Yesterday in La Crosse
Thursday, August 8th, 1974…not just any day on the calendar
Americans would crowd around TV sets on the night of August 8th in 1974, as the two-year Watergate scandal was about to come to an end. President Richard Nixon spoke at 8 o’clock, La Crosse time, saying he didn’t have enough political support in Congress to remain in office. The La Crosse city council paused its regular monthly meeting to watch Nixon’s address. Mayor Peter Gilbertson wasn’t happy about the resignation, because the impeachment charges against the president had not been voted on yet by the House. Gilbertson thought that former New York Governor Nelson Rockefeller might have plotted the scandal, as revenge for losing the presidential nomination to Nixon in 1968.
Nearly 200 students graduated from the technical school that Thursday night, during a ceremony at the Sawyer Auditorium. At the Vogue tavern on George Street, some customers wanted to watch a pre-season football game instead of the Nixon speech.

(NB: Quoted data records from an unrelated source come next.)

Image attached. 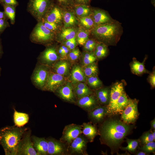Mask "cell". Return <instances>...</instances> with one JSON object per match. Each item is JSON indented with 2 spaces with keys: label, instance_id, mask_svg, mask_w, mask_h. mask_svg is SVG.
I'll use <instances>...</instances> for the list:
<instances>
[{
  "label": "cell",
  "instance_id": "49",
  "mask_svg": "<svg viewBox=\"0 0 155 155\" xmlns=\"http://www.w3.org/2000/svg\"><path fill=\"white\" fill-rule=\"evenodd\" d=\"M148 80L151 87L154 88L155 86V72L153 70L150 74L148 77Z\"/></svg>",
  "mask_w": 155,
  "mask_h": 155
},
{
  "label": "cell",
  "instance_id": "12",
  "mask_svg": "<svg viewBox=\"0 0 155 155\" xmlns=\"http://www.w3.org/2000/svg\"><path fill=\"white\" fill-rule=\"evenodd\" d=\"M54 93L61 100L69 103L75 104L77 100L73 86L68 80L57 89Z\"/></svg>",
  "mask_w": 155,
  "mask_h": 155
},
{
  "label": "cell",
  "instance_id": "41",
  "mask_svg": "<svg viewBox=\"0 0 155 155\" xmlns=\"http://www.w3.org/2000/svg\"><path fill=\"white\" fill-rule=\"evenodd\" d=\"M139 140L143 145L148 143L155 141L151 130H150L143 133Z\"/></svg>",
  "mask_w": 155,
  "mask_h": 155
},
{
  "label": "cell",
  "instance_id": "6",
  "mask_svg": "<svg viewBox=\"0 0 155 155\" xmlns=\"http://www.w3.org/2000/svg\"><path fill=\"white\" fill-rule=\"evenodd\" d=\"M51 72L50 67L37 62L30 77L33 85L43 91Z\"/></svg>",
  "mask_w": 155,
  "mask_h": 155
},
{
  "label": "cell",
  "instance_id": "19",
  "mask_svg": "<svg viewBox=\"0 0 155 155\" xmlns=\"http://www.w3.org/2000/svg\"><path fill=\"white\" fill-rule=\"evenodd\" d=\"M107 115V106L101 105L88 112L89 119L91 122L95 124L102 122Z\"/></svg>",
  "mask_w": 155,
  "mask_h": 155
},
{
  "label": "cell",
  "instance_id": "42",
  "mask_svg": "<svg viewBox=\"0 0 155 155\" xmlns=\"http://www.w3.org/2000/svg\"><path fill=\"white\" fill-rule=\"evenodd\" d=\"M97 42L93 38H89L83 45V50L88 52H93Z\"/></svg>",
  "mask_w": 155,
  "mask_h": 155
},
{
  "label": "cell",
  "instance_id": "47",
  "mask_svg": "<svg viewBox=\"0 0 155 155\" xmlns=\"http://www.w3.org/2000/svg\"><path fill=\"white\" fill-rule=\"evenodd\" d=\"M10 26L7 20L0 19V35H1L8 27Z\"/></svg>",
  "mask_w": 155,
  "mask_h": 155
},
{
  "label": "cell",
  "instance_id": "26",
  "mask_svg": "<svg viewBox=\"0 0 155 155\" xmlns=\"http://www.w3.org/2000/svg\"><path fill=\"white\" fill-rule=\"evenodd\" d=\"M111 88L102 87L94 90V94L99 104L107 106L110 99Z\"/></svg>",
  "mask_w": 155,
  "mask_h": 155
},
{
  "label": "cell",
  "instance_id": "31",
  "mask_svg": "<svg viewBox=\"0 0 155 155\" xmlns=\"http://www.w3.org/2000/svg\"><path fill=\"white\" fill-rule=\"evenodd\" d=\"M93 52L97 59L103 58L108 55V46L102 42H97Z\"/></svg>",
  "mask_w": 155,
  "mask_h": 155
},
{
  "label": "cell",
  "instance_id": "45",
  "mask_svg": "<svg viewBox=\"0 0 155 155\" xmlns=\"http://www.w3.org/2000/svg\"><path fill=\"white\" fill-rule=\"evenodd\" d=\"M140 150L146 153L149 154L154 153L155 151V143L154 141L150 142L143 145L140 148Z\"/></svg>",
  "mask_w": 155,
  "mask_h": 155
},
{
  "label": "cell",
  "instance_id": "23",
  "mask_svg": "<svg viewBox=\"0 0 155 155\" xmlns=\"http://www.w3.org/2000/svg\"><path fill=\"white\" fill-rule=\"evenodd\" d=\"M81 126L82 134L87 138L90 142H93L95 137L99 135L98 130L95 124L91 122H84Z\"/></svg>",
  "mask_w": 155,
  "mask_h": 155
},
{
  "label": "cell",
  "instance_id": "5",
  "mask_svg": "<svg viewBox=\"0 0 155 155\" xmlns=\"http://www.w3.org/2000/svg\"><path fill=\"white\" fill-rule=\"evenodd\" d=\"M54 3V0H29L27 10L37 22L40 21Z\"/></svg>",
  "mask_w": 155,
  "mask_h": 155
},
{
  "label": "cell",
  "instance_id": "53",
  "mask_svg": "<svg viewBox=\"0 0 155 155\" xmlns=\"http://www.w3.org/2000/svg\"><path fill=\"white\" fill-rule=\"evenodd\" d=\"M0 19L8 20V18L5 13L4 11H0Z\"/></svg>",
  "mask_w": 155,
  "mask_h": 155
},
{
  "label": "cell",
  "instance_id": "21",
  "mask_svg": "<svg viewBox=\"0 0 155 155\" xmlns=\"http://www.w3.org/2000/svg\"><path fill=\"white\" fill-rule=\"evenodd\" d=\"M86 78L81 65L75 63L73 65L67 78L73 85L79 82L86 83Z\"/></svg>",
  "mask_w": 155,
  "mask_h": 155
},
{
  "label": "cell",
  "instance_id": "13",
  "mask_svg": "<svg viewBox=\"0 0 155 155\" xmlns=\"http://www.w3.org/2000/svg\"><path fill=\"white\" fill-rule=\"evenodd\" d=\"M124 91L123 86L122 82H116L111 88L110 101L107 106V115H115L117 102Z\"/></svg>",
  "mask_w": 155,
  "mask_h": 155
},
{
  "label": "cell",
  "instance_id": "33",
  "mask_svg": "<svg viewBox=\"0 0 155 155\" xmlns=\"http://www.w3.org/2000/svg\"><path fill=\"white\" fill-rule=\"evenodd\" d=\"M77 18L79 26L86 30L90 31L95 27L91 15L87 16Z\"/></svg>",
  "mask_w": 155,
  "mask_h": 155
},
{
  "label": "cell",
  "instance_id": "17",
  "mask_svg": "<svg viewBox=\"0 0 155 155\" xmlns=\"http://www.w3.org/2000/svg\"><path fill=\"white\" fill-rule=\"evenodd\" d=\"M63 9L54 3L42 20L61 25L63 23Z\"/></svg>",
  "mask_w": 155,
  "mask_h": 155
},
{
  "label": "cell",
  "instance_id": "32",
  "mask_svg": "<svg viewBox=\"0 0 155 155\" xmlns=\"http://www.w3.org/2000/svg\"><path fill=\"white\" fill-rule=\"evenodd\" d=\"M82 66H84L96 62L97 59L93 52H88L83 51L80 57Z\"/></svg>",
  "mask_w": 155,
  "mask_h": 155
},
{
  "label": "cell",
  "instance_id": "1",
  "mask_svg": "<svg viewBox=\"0 0 155 155\" xmlns=\"http://www.w3.org/2000/svg\"><path fill=\"white\" fill-rule=\"evenodd\" d=\"M101 123L98 129L101 143L111 148H117L131 131L132 126L116 119H108Z\"/></svg>",
  "mask_w": 155,
  "mask_h": 155
},
{
  "label": "cell",
  "instance_id": "3",
  "mask_svg": "<svg viewBox=\"0 0 155 155\" xmlns=\"http://www.w3.org/2000/svg\"><path fill=\"white\" fill-rule=\"evenodd\" d=\"M26 127L15 126L6 127L0 129V144L3 147L6 155H17L20 141Z\"/></svg>",
  "mask_w": 155,
  "mask_h": 155
},
{
  "label": "cell",
  "instance_id": "46",
  "mask_svg": "<svg viewBox=\"0 0 155 155\" xmlns=\"http://www.w3.org/2000/svg\"><path fill=\"white\" fill-rule=\"evenodd\" d=\"M61 43L68 48L70 51L74 49L77 45L76 37L71 39L63 42Z\"/></svg>",
  "mask_w": 155,
  "mask_h": 155
},
{
  "label": "cell",
  "instance_id": "48",
  "mask_svg": "<svg viewBox=\"0 0 155 155\" xmlns=\"http://www.w3.org/2000/svg\"><path fill=\"white\" fill-rule=\"evenodd\" d=\"M0 3L1 5H7L16 7L18 5V3L16 0H0Z\"/></svg>",
  "mask_w": 155,
  "mask_h": 155
},
{
  "label": "cell",
  "instance_id": "50",
  "mask_svg": "<svg viewBox=\"0 0 155 155\" xmlns=\"http://www.w3.org/2000/svg\"><path fill=\"white\" fill-rule=\"evenodd\" d=\"M92 0H73L74 5H90Z\"/></svg>",
  "mask_w": 155,
  "mask_h": 155
},
{
  "label": "cell",
  "instance_id": "34",
  "mask_svg": "<svg viewBox=\"0 0 155 155\" xmlns=\"http://www.w3.org/2000/svg\"><path fill=\"white\" fill-rule=\"evenodd\" d=\"M86 83L88 86L92 90H95L102 87V82L98 76L87 77Z\"/></svg>",
  "mask_w": 155,
  "mask_h": 155
},
{
  "label": "cell",
  "instance_id": "16",
  "mask_svg": "<svg viewBox=\"0 0 155 155\" xmlns=\"http://www.w3.org/2000/svg\"><path fill=\"white\" fill-rule=\"evenodd\" d=\"M91 15L95 26L111 23L116 20L107 11L99 8L92 7Z\"/></svg>",
  "mask_w": 155,
  "mask_h": 155
},
{
  "label": "cell",
  "instance_id": "11",
  "mask_svg": "<svg viewBox=\"0 0 155 155\" xmlns=\"http://www.w3.org/2000/svg\"><path fill=\"white\" fill-rule=\"evenodd\" d=\"M82 133L81 125L70 124L65 126L59 140L68 147L71 142Z\"/></svg>",
  "mask_w": 155,
  "mask_h": 155
},
{
  "label": "cell",
  "instance_id": "15",
  "mask_svg": "<svg viewBox=\"0 0 155 155\" xmlns=\"http://www.w3.org/2000/svg\"><path fill=\"white\" fill-rule=\"evenodd\" d=\"M48 142V155H67L68 146L59 140L50 137Z\"/></svg>",
  "mask_w": 155,
  "mask_h": 155
},
{
  "label": "cell",
  "instance_id": "14",
  "mask_svg": "<svg viewBox=\"0 0 155 155\" xmlns=\"http://www.w3.org/2000/svg\"><path fill=\"white\" fill-rule=\"evenodd\" d=\"M68 80L67 78L51 71L43 91L54 93Z\"/></svg>",
  "mask_w": 155,
  "mask_h": 155
},
{
  "label": "cell",
  "instance_id": "52",
  "mask_svg": "<svg viewBox=\"0 0 155 155\" xmlns=\"http://www.w3.org/2000/svg\"><path fill=\"white\" fill-rule=\"evenodd\" d=\"M4 53L3 47L2 44V40L0 37V59H1Z\"/></svg>",
  "mask_w": 155,
  "mask_h": 155
},
{
  "label": "cell",
  "instance_id": "20",
  "mask_svg": "<svg viewBox=\"0 0 155 155\" xmlns=\"http://www.w3.org/2000/svg\"><path fill=\"white\" fill-rule=\"evenodd\" d=\"M71 66V63L67 60L60 59L51 67V71L68 78L70 74Z\"/></svg>",
  "mask_w": 155,
  "mask_h": 155
},
{
  "label": "cell",
  "instance_id": "36",
  "mask_svg": "<svg viewBox=\"0 0 155 155\" xmlns=\"http://www.w3.org/2000/svg\"><path fill=\"white\" fill-rule=\"evenodd\" d=\"M82 67L83 71L86 77L98 76V67L96 62Z\"/></svg>",
  "mask_w": 155,
  "mask_h": 155
},
{
  "label": "cell",
  "instance_id": "29",
  "mask_svg": "<svg viewBox=\"0 0 155 155\" xmlns=\"http://www.w3.org/2000/svg\"><path fill=\"white\" fill-rule=\"evenodd\" d=\"M129 99L128 98L124 91L118 99L116 104L115 115L121 114L123 111L128 104Z\"/></svg>",
  "mask_w": 155,
  "mask_h": 155
},
{
  "label": "cell",
  "instance_id": "4",
  "mask_svg": "<svg viewBox=\"0 0 155 155\" xmlns=\"http://www.w3.org/2000/svg\"><path fill=\"white\" fill-rule=\"evenodd\" d=\"M56 34L47 28L40 21L33 28L29 36L32 42L45 46L54 42Z\"/></svg>",
  "mask_w": 155,
  "mask_h": 155
},
{
  "label": "cell",
  "instance_id": "38",
  "mask_svg": "<svg viewBox=\"0 0 155 155\" xmlns=\"http://www.w3.org/2000/svg\"><path fill=\"white\" fill-rule=\"evenodd\" d=\"M126 142L127 144V146L121 147V149L128 151L132 153H135L139 145L140 142L139 140L127 138Z\"/></svg>",
  "mask_w": 155,
  "mask_h": 155
},
{
  "label": "cell",
  "instance_id": "58",
  "mask_svg": "<svg viewBox=\"0 0 155 155\" xmlns=\"http://www.w3.org/2000/svg\"><path fill=\"white\" fill-rule=\"evenodd\" d=\"M1 68L0 66V77L1 75Z\"/></svg>",
  "mask_w": 155,
  "mask_h": 155
},
{
  "label": "cell",
  "instance_id": "28",
  "mask_svg": "<svg viewBox=\"0 0 155 155\" xmlns=\"http://www.w3.org/2000/svg\"><path fill=\"white\" fill-rule=\"evenodd\" d=\"M13 120L15 125L22 127L27 123L29 120L28 115L24 113L19 112L14 108Z\"/></svg>",
  "mask_w": 155,
  "mask_h": 155
},
{
  "label": "cell",
  "instance_id": "7",
  "mask_svg": "<svg viewBox=\"0 0 155 155\" xmlns=\"http://www.w3.org/2000/svg\"><path fill=\"white\" fill-rule=\"evenodd\" d=\"M46 46L38 57L37 62L51 67L61 59L58 53L57 45L54 42Z\"/></svg>",
  "mask_w": 155,
  "mask_h": 155
},
{
  "label": "cell",
  "instance_id": "44",
  "mask_svg": "<svg viewBox=\"0 0 155 155\" xmlns=\"http://www.w3.org/2000/svg\"><path fill=\"white\" fill-rule=\"evenodd\" d=\"M54 1L63 9L71 8L74 5L73 0H54Z\"/></svg>",
  "mask_w": 155,
  "mask_h": 155
},
{
  "label": "cell",
  "instance_id": "40",
  "mask_svg": "<svg viewBox=\"0 0 155 155\" xmlns=\"http://www.w3.org/2000/svg\"><path fill=\"white\" fill-rule=\"evenodd\" d=\"M41 21L47 28L55 34L62 28L61 25L55 23L49 22L44 20H42Z\"/></svg>",
  "mask_w": 155,
  "mask_h": 155
},
{
  "label": "cell",
  "instance_id": "8",
  "mask_svg": "<svg viewBox=\"0 0 155 155\" xmlns=\"http://www.w3.org/2000/svg\"><path fill=\"white\" fill-rule=\"evenodd\" d=\"M87 138L82 133L74 139L68 146L67 155H88Z\"/></svg>",
  "mask_w": 155,
  "mask_h": 155
},
{
  "label": "cell",
  "instance_id": "18",
  "mask_svg": "<svg viewBox=\"0 0 155 155\" xmlns=\"http://www.w3.org/2000/svg\"><path fill=\"white\" fill-rule=\"evenodd\" d=\"M75 104L87 113L100 105L98 101L94 92L92 94L78 99Z\"/></svg>",
  "mask_w": 155,
  "mask_h": 155
},
{
  "label": "cell",
  "instance_id": "55",
  "mask_svg": "<svg viewBox=\"0 0 155 155\" xmlns=\"http://www.w3.org/2000/svg\"><path fill=\"white\" fill-rule=\"evenodd\" d=\"M135 154L137 155H147L148 154L146 153L145 152L142 151H139V152H137Z\"/></svg>",
  "mask_w": 155,
  "mask_h": 155
},
{
  "label": "cell",
  "instance_id": "9",
  "mask_svg": "<svg viewBox=\"0 0 155 155\" xmlns=\"http://www.w3.org/2000/svg\"><path fill=\"white\" fill-rule=\"evenodd\" d=\"M31 134L29 129L24 132L18 146L17 155H38L33 147Z\"/></svg>",
  "mask_w": 155,
  "mask_h": 155
},
{
  "label": "cell",
  "instance_id": "30",
  "mask_svg": "<svg viewBox=\"0 0 155 155\" xmlns=\"http://www.w3.org/2000/svg\"><path fill=\"white\" fill-rule=\"evenodd\" d=\"M90 31L86 30L79 26L76 35L77 44L83 46L89 38Z\"/></svg>",
  "mask_w": 155,
  "mask_h": 155
},
{
  "label": "cell",
  "instance_id": "37",
  "mask_svg": "<svg viewBox=\"0 0 155 155\" xmlns=\"http://www.w3.org/2000/svg\"><path fill=\"white\" fill-rule=\"evenodd\" d=\"M4 12L8 19H9L11 24H14L15 22L16 8L14 6L3 5Z\"/></svg>",
  "mask_w": 155,
  "mask_h": 155
},
{
  "label": "cell",
  "instance_id": "54",
  "mask_svg": "<svg viewBox=\"0 0 155 155\" xmlns=\"http://www.w3.org/2000/svg\"><path fill=\"white\" fill-rule=\"evenodd\" d=\"M150 125L151 129L153 130L155 129V118L150 122Z\"/></svg>",
  "mask_w": 155,
  "mask_h": 155
},
{
  "label": "cell",
  "instance_id": "35",
  "mask_svg": "<svg viewBox=\"0 0 155 155\" xmlns=\"http://www.w3.org/2000/svg\"><path fill=\"white\" fill-rule=\"evenodd\" d=\"M132 72L137 75H140L146 73L147 71L143 63H141L134 59L130 65Z\"/></svg>",
  "mask_w": 155,
  "mask_h": 155
},
{
  "label": "cell",
  "instance_id": "10",
  "mask_svg": "<svg viewBox=\"0 0 155 155\" xmlns=\"http://www.w3.org/2000/svg\"><path fill=\"white\" fill-rule=\"evenodd\" d=\"M138 101L136 99H130L129 102L121 113V118L124 123L129 124L135 122L138 118Z\"/></svg>",
  "mask_w": 155,
  "mask_h": 155
},
{
  "label": "cell",
  "instance_id": "24",
  "mask_svg": "<svg viewBox=\"0 0 155 155\" xmlns=\"http://www.w3.org/2000/svg\"><path fill=\"white\" fill-rule=\"evenodd\" d=\"M78 27L63 28L56 34L55 40L61 43L75 37Z\"/></svg>",
  "mask_w": 155,
  "mask_h": 155
},
{
  "label": "cell",
  "instance_id": "2",
  "mask_svg": "<svg viewBox=\"0 0 155 155\" xmlns=\"http://www.w3.org/2000/svg\"><path fill=\"white\" fill-rule=\"evenodd\" d=\"M123 32L121 24L117 21L95 26L90 31L92 38L107 46L116 45Z\"/></svg>",
  "mask_w": 155,
  "mask_h": 155
},
{
  "label": "cell",
  "instance_id": "39",
  "mask_svg": "<svg viewBox=\"0 0 155 155\" xmlns=\"http://www.w3.org/2000/svg\"><path fill=\"white\" fill-rule=\"evenodd\" d=\"M81 54L79 48L76 46L74 49L70 51L68 55L67 60L71 63H75L80 58Z\"/></svg>",
  "mask_w": 155,
  "mask_h": 155
},
{
  "label": "cell",
  "instance_id": "51",
  "mask_svg": "<svg viewBox=\"0 0 155 155\" xmlns=\"http://www.w3.org/2000/svg\"><path fill=\"white\" fill-rule=\"evenodd\" d=\"M63 51L64 59L67 60L68 55L70 51L69 49L65 45L61 44H60Z\"/></svg>",
  "mask_w": 155,
  "mask_h": 155
},
{
  "label": "cell",
  "instance_id": "22",
  "mask_svg": "<svg viewBox=\"0 0 155 155\" xmlns=\"http://www.w3.org/2000/svg\"><path fill=\"white\" fill-rule=\"evenodd\" d=\"M63 23L64 28L77 27L79 25L77 18L71 8L63 9Z\"/></svg>",
  "mask_w": 155,
  "mask_h": 155
},
{
  "label": "cell",
  "instance_id": "27",
  "mask_svg": "<svg viewBox=\"0 0 155 155\" xmlns=\"http://www.w3.org/2000/svg\"><path fill=\"white\" fill-rule=\"evenodd\" d=\"M71 9L77 18L87 16L92 13V7L90 5H74Z\"/></svg>",
  "mask_w": 155,
  "mask_h": 155
},
{
  "label": "cell",
  "instance_id": "43",
  "mask_svg": "<svg viewBox=\"0 0 155 155\" xmlns=\"http://www.w3.org/2000/svg\"><path fill=\"white\" fill-rule=\"evenodd\" d=\"M73 91L75 96L78 99L94 93L93 90H84L73 87Z\"/></svg>",
  "mask_w": 155,
  "mask_h": 155
},
{
  "label": "cell",
  "instance_id": "25",
  "mask_svg": "<svg viewBox=\"0 0 155 155\" xmlns=\"http://www.w3.org/2000/svg\"><path fill=\"white\" fill-rule=\"evenodd\" d=\"M33 147L38 155H48V142L46 139L36 136L31 137Z\"/></svg>",
  "mask_w": 155,
  "mask_h": 155
},
{
  "label": "cell",
  "instance_id": "56",
  "mask_svg": "<svg viewBox=\"0 0 155 155\" xmlns=\"http://www.w3.org/2000/svg\"><path fill=\"white\" fill-rule=\"evenodd\" d=\"M153 136L154 140H155V130H153V131H151Z\"/></svg>",
  "mask_w": 155,
  "mask_h": 155
},
{
  "label": "cell",
  "instance_id": "57",
  "mask_svg": "<svg viewBox=\"0 0 155 155\" xmlns=\"http://www.w3.org/2000/svg\"><path fill=\"white\" fill-rule=\"evenodd\" d=\"M151 3L155 7V0H151Z\"/></svg>",
  "mask_w": 155,
  "mask_h": 155
}]
</instances>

An International Mime Festival was wrapping up at Viterbo College that week. And the Monroe County Fairgrounds in Tomah was hosting the National High School Rodeo.
On the radio, WKTY picked up the syndicated John Doremus show. Doremus was known for playing a medley of hit songs tied together by a common theme. His show had been heard on the easy-listening WWLA-FM until that summer, when the station switched to a top-40 format and was nicknamed LA-93, in 1974, yesterday in La Crosse.